Дядя и офицер-грузин с любопытством смотрели на паренька.
- Что вы так смотрите, словно не верите?
- Говори, - приказал Дядя.
- Говорю - нашел. Жива и здорова. Встретил ее в пяти километрах к западу от Воробьева. Она на парашюте возле реки опустилась. Стало быть, километров за десять от места падения самолета.
- О парашюте она сама тебе рассказала?
- Сама. Ночь, значит, на островке проскучала, а к утру вышла на проселок, который от Воробьева к совхозу идет. Спряталась там в кустах и весь день ждала кого-нибудь. Под вечер я в ту сторону шел, она меня и окликнула.
Вася подробно рассказал об их встрече и разговоре, не отказал себе в удовольствии помянуть, как летчица неумело "навела следствие с табаком и куском газеты". Потом сказал, что для большей безопасности принес ей одежду старостиной дочки Машки и, не имея права вести чужого человека в лагерь, устроил у Козьмы Потаповича, пообещав вечером прийти за ней.
- Молодец, Вася, - похвалил Дядя. - Сделал все правильно. Она знает, где ты взял для нее одежду и кем является Козьма Потапович?
- Знает.
- Напрасно. Старостой рисковать не следовало, если она…
- Она нашенская! - перебил Вася.
- Подожди, не спеши с выводами… Лучше припомни, какие она задавала тебе вопросы? Могло быть и так, что немцы воспользовались самолетом и под марку сбитого летчика сработали: разведчицу посылают.
- Нет. Не должно быть. Она из гвардейской дивизии, что на Курской дуге стоит. В ту ночь они долбали станцию. Летчица и по виду своему, по беспокойству и разговору вполне наша… Еще рассказывала, как в Грузии недавно была и над Черным морем воевала.
- Она грузинка? - заинтересовался офицер.
- Нет, товарищ Бок, на вашего брата не похожа. Скорее, на местных смахивает…

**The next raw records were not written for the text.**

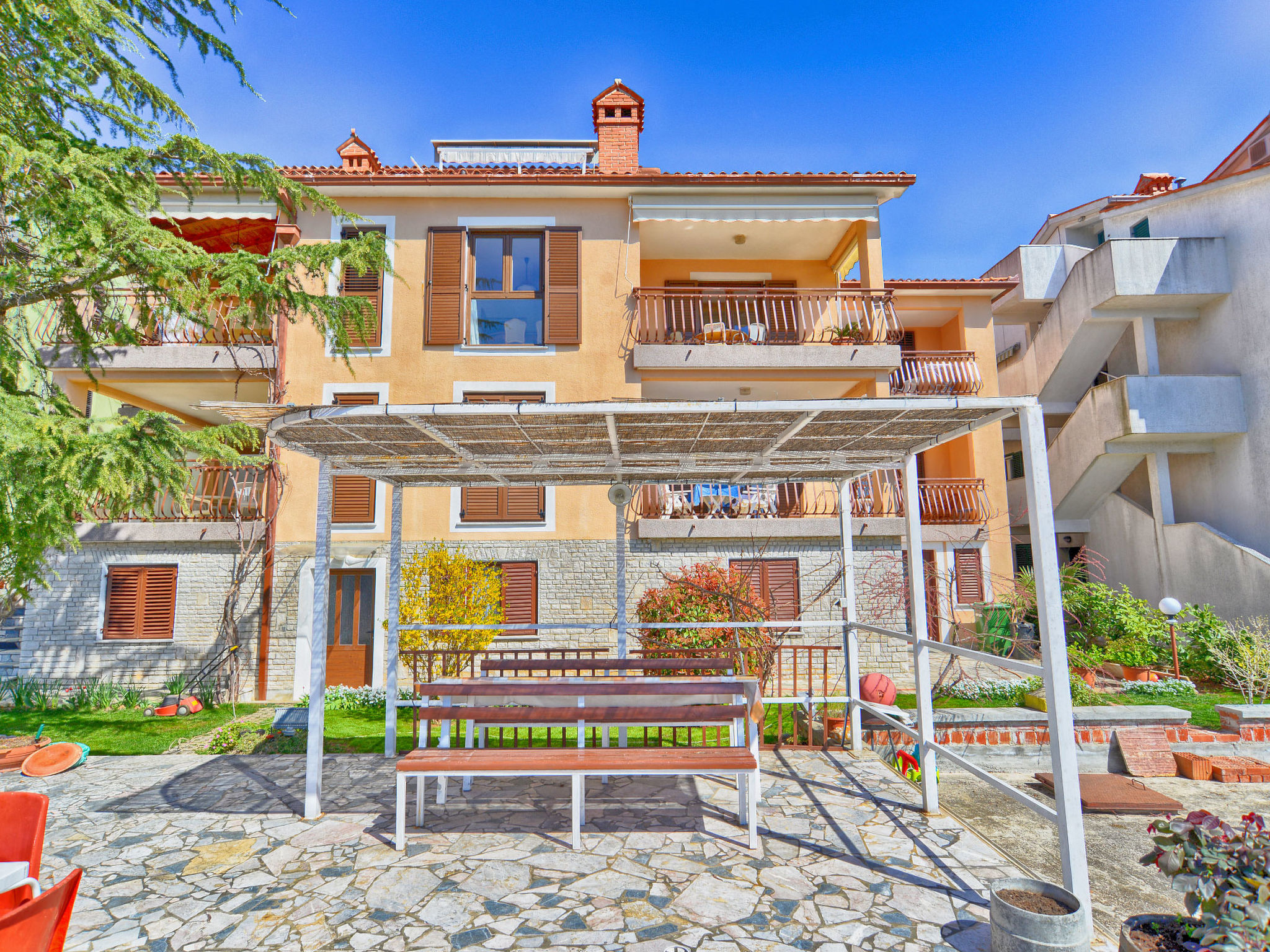 Apartment 629 - Image 3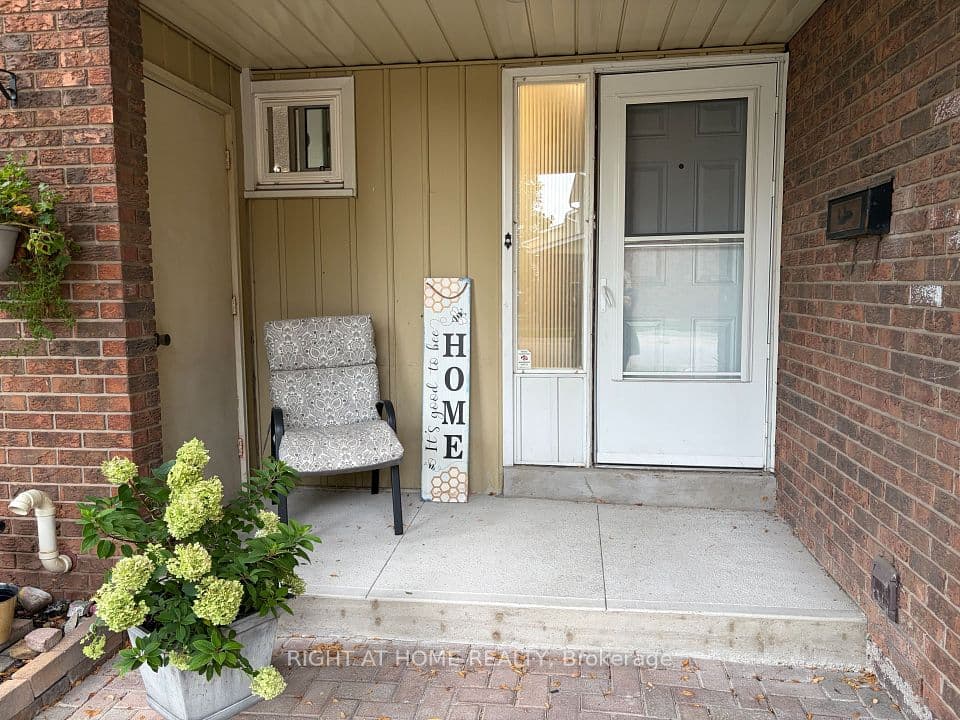 5021 Pinedale Avenue 5, Burlington, ON L7L 5J6 – photo 2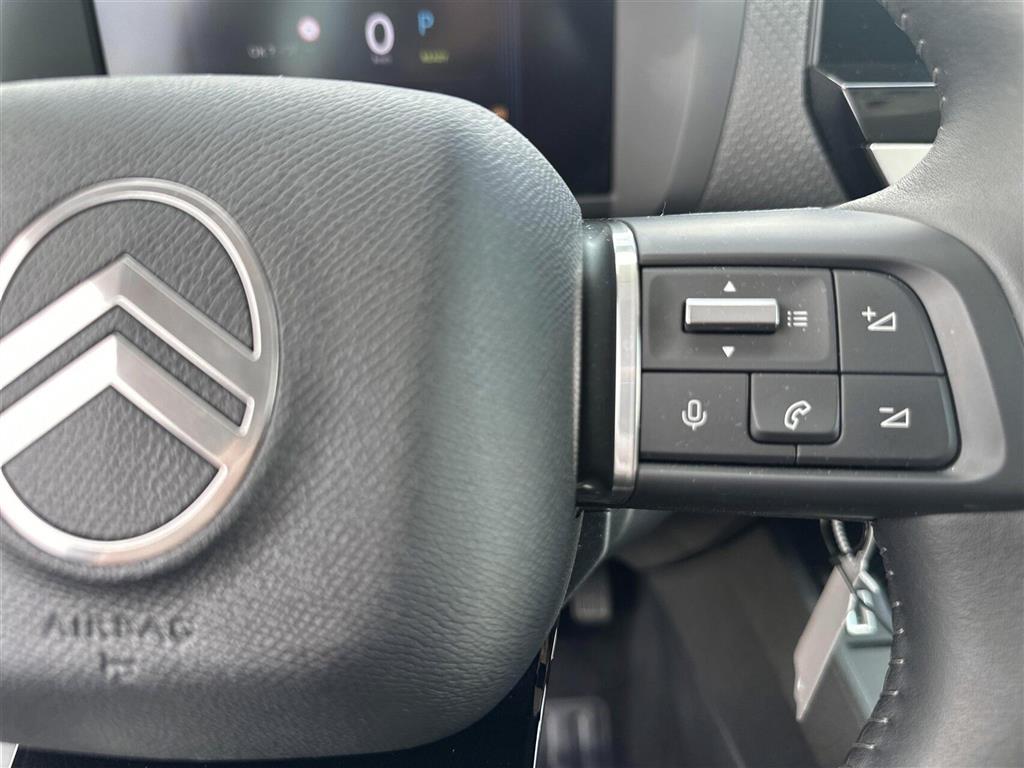 Citroën e-C4 EL You! 136HK 5d Aut. - Image 8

- Это значительно хуже! - сказал Дядя и причмокнул губами.
- Почто? - не понял Вася.
- По высшим соображениям! - уклонился от ответа командир отряда.
- Да нет же! Не сомневайтесь. Нашим откуда Грузию знать, а она знает. Называла местности… И слова грузинские знает. Мы с ней счет вели. Помнишь, Бок, ты учил меня?
- Дядя! Мне ее встречать! - решительно воскликнул Бок. - Я разберусь во всем. И в случае чего - в расход пущу… Ей сюда попасть важно, а Козьму Потаповича за сегодняшний день она выдать не сумеет…
- Пожалуй, так и сделаем, - согласился Дядя. - Вечером отправишься с Васей. Встретишь - и все вместе придете сюда. Сам ничего не предпринимай. Запрещаю. Кто бы она ни была, веди сюда. Разберемся на месте. А вообще, наблюдай и на ус мотай… Никакого недоверия не высказывай и не показывай. Наоборот! Пусть не боится в лагерь идти.
- Понятно. Так, конечно, и надо. А по дороге я сумею составить о ней кое-какое представление…
- Странно… Почему женщина? - недоумевал Дядя. - Неужели очередной, но слишком уж "утонченный" немецкий трюк? Новый ход?.. Словом, разберемся.